Reproduce word for word the lines of the records below that run from the line containing "How far from" through the end of the records.
-- Start Given information --
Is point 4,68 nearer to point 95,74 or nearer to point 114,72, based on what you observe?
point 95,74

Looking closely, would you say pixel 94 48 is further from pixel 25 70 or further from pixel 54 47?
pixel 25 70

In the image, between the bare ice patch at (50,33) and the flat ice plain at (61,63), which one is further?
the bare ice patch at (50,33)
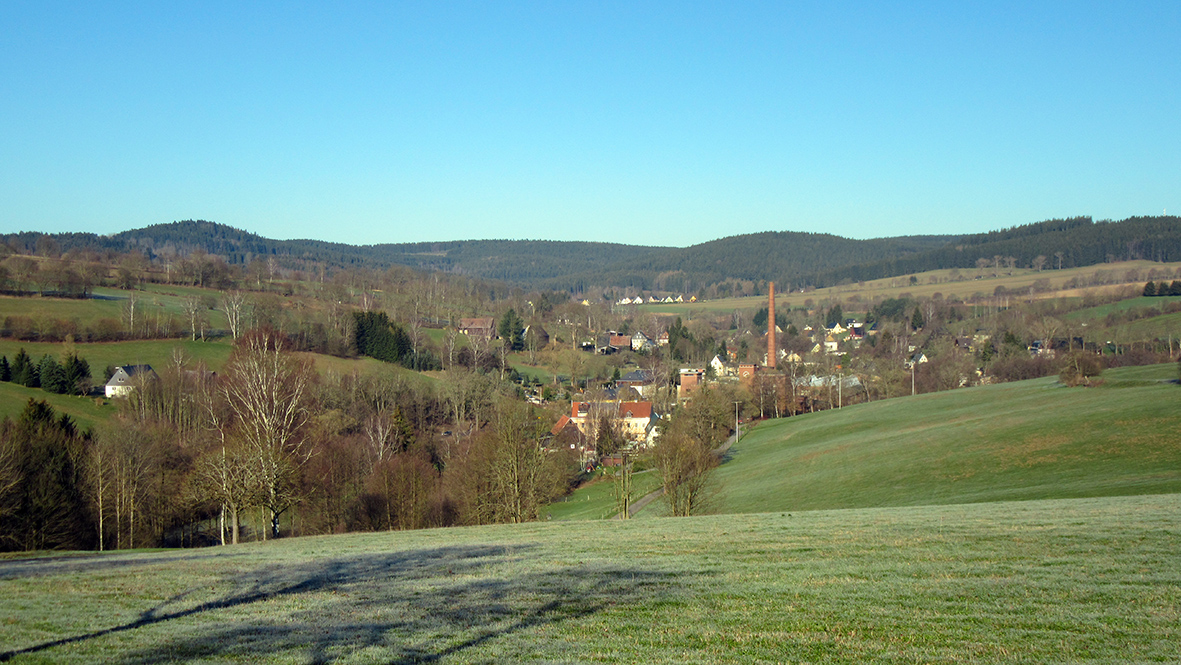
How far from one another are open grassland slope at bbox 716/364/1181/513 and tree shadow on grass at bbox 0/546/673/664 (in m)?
22.8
-- End Given information --
* [Exercise response]:
How far from one another are open grassland slope at bbox 716/364/1181/513 and tree shadow on grass at bbox 0/546/673/664 (in m)?
22.8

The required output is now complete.